[WHAT YOU NEED TO DO] Rewrite the passage on the Sephardic heritage, everything from "Such an analysis" down to "its Arabic component.", substituting "scholarly study" for "critical study".

[EXTRACT]
+===+

Such an analysis is not at all startling as there has been a long history of critical study of this material in both Jewish and non-Jewish circles. The Arabic language and cultural tradition became fused with Hebrew culture. It is impossible to understand the Sephardic heritage without its Arabic component.

In addition to Peter Cole's The Dream of the Poem we more recently had the excellent 2008 biography of Moses Maimonides written by University of Chicago scholar Joel Kraemer. Kraemer's book also presents Maimonides -- born in Córdoba -- in light of the Arab cultural context in which that great rabbi worked and lived.

The current demonization of Córdoba stems from an irrational and fanatic hatred of all things Arab and is clothed in the disingenuous garb of academic expertise. European-style Anti-Semitism is back-referenced to the Arab world, which had formerly been understood to have allowed Jews to live under the laws of the Dhimma as legitimate citizens. In Christendom Jews were never accepted as legitimate citizens given the fact that they had killed Jesus and were to be despised as human beings.

+===+

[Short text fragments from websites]
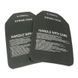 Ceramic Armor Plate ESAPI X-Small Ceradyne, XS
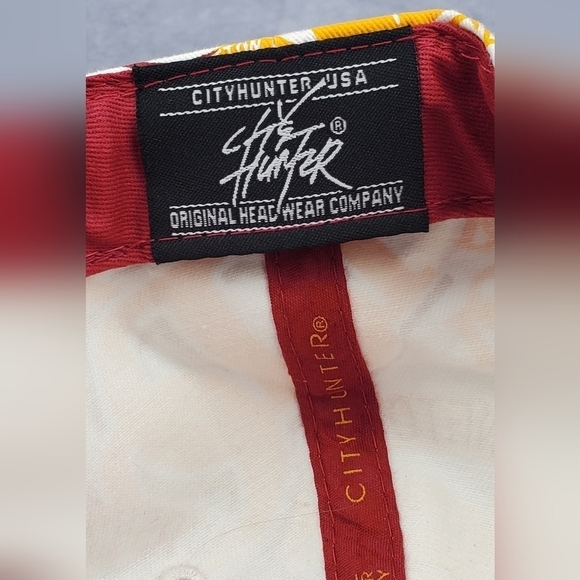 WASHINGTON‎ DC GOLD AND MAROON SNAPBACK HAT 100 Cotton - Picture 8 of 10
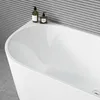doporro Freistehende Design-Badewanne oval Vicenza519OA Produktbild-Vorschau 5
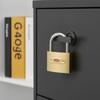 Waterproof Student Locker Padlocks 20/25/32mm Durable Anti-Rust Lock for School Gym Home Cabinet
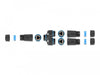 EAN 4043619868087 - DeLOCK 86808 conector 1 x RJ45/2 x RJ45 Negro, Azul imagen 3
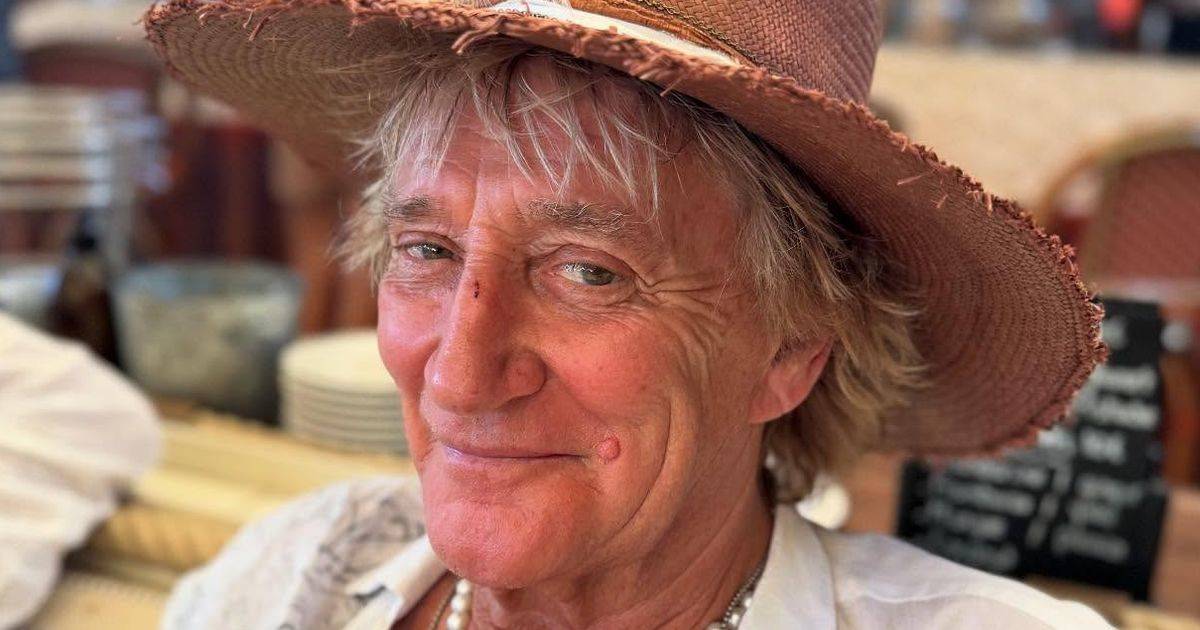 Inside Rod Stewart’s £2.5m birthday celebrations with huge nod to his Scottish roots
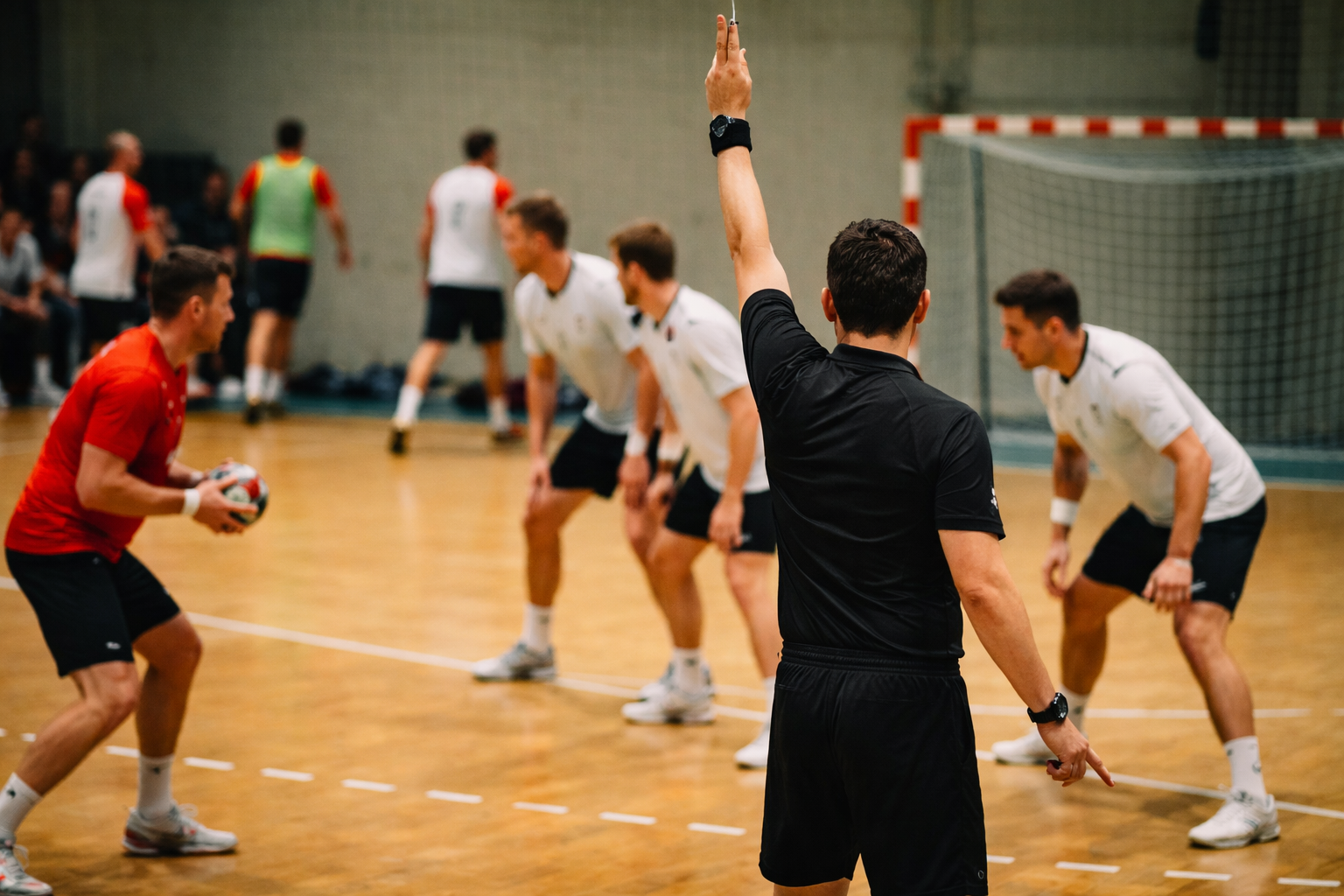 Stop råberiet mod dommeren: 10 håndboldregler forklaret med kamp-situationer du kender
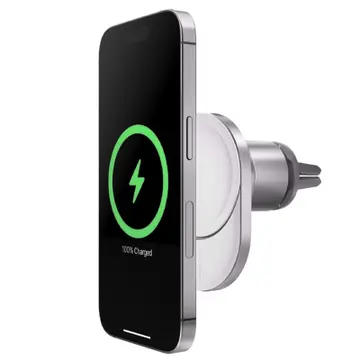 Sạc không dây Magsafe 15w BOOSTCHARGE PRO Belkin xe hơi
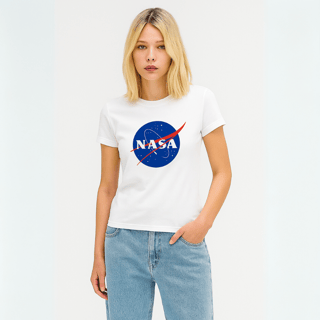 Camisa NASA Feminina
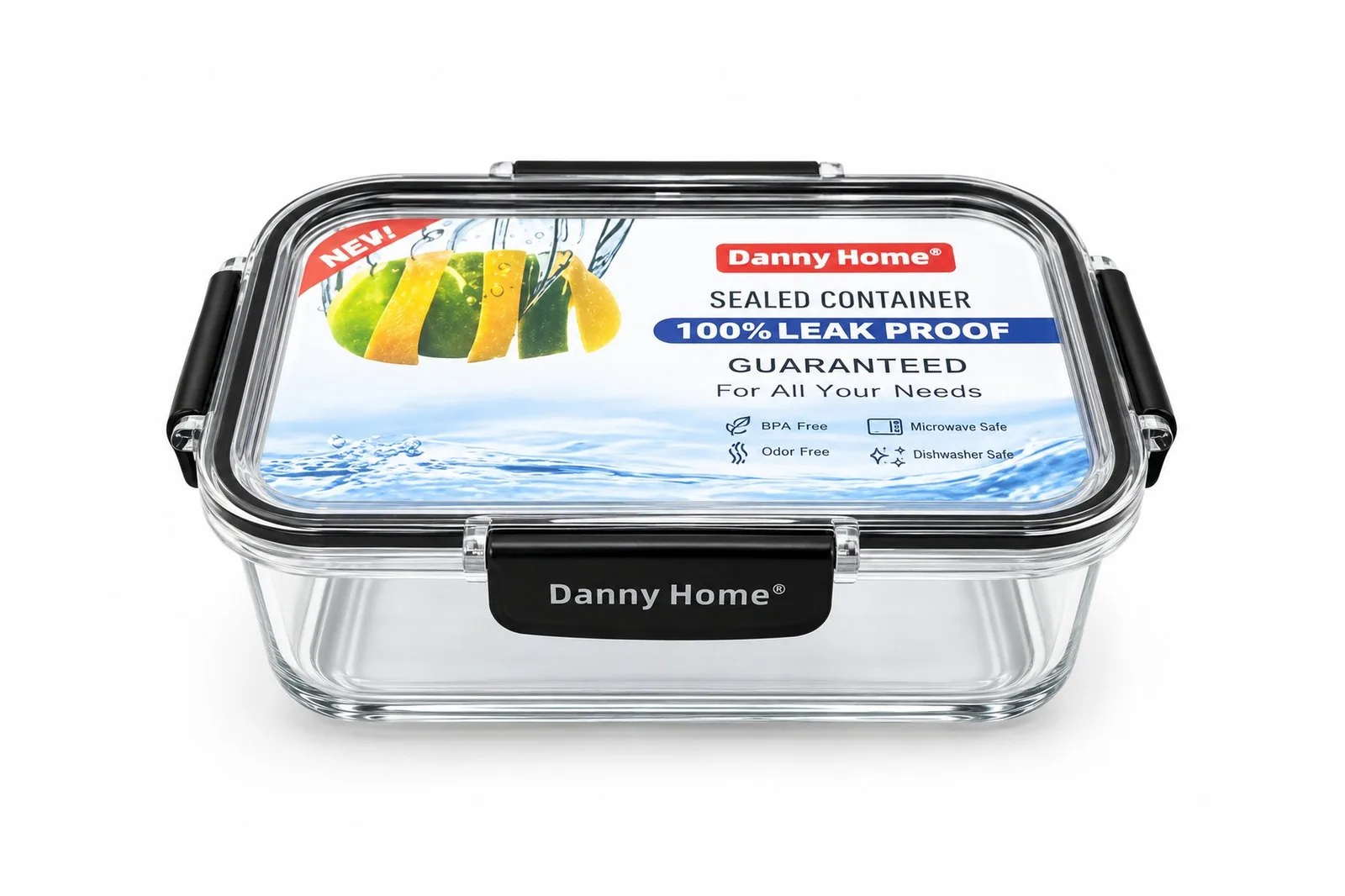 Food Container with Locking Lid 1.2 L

+===+

[ANSWER BOX]
Such an analysis is not at all startling as there has been a long history of scholarly study of this material in both Jewish and non-Jewish circles. The Arabic language and cultural tradition became fused with Hebrew culture. It is impossible to understand the Sephardic heritage without its Arabic component.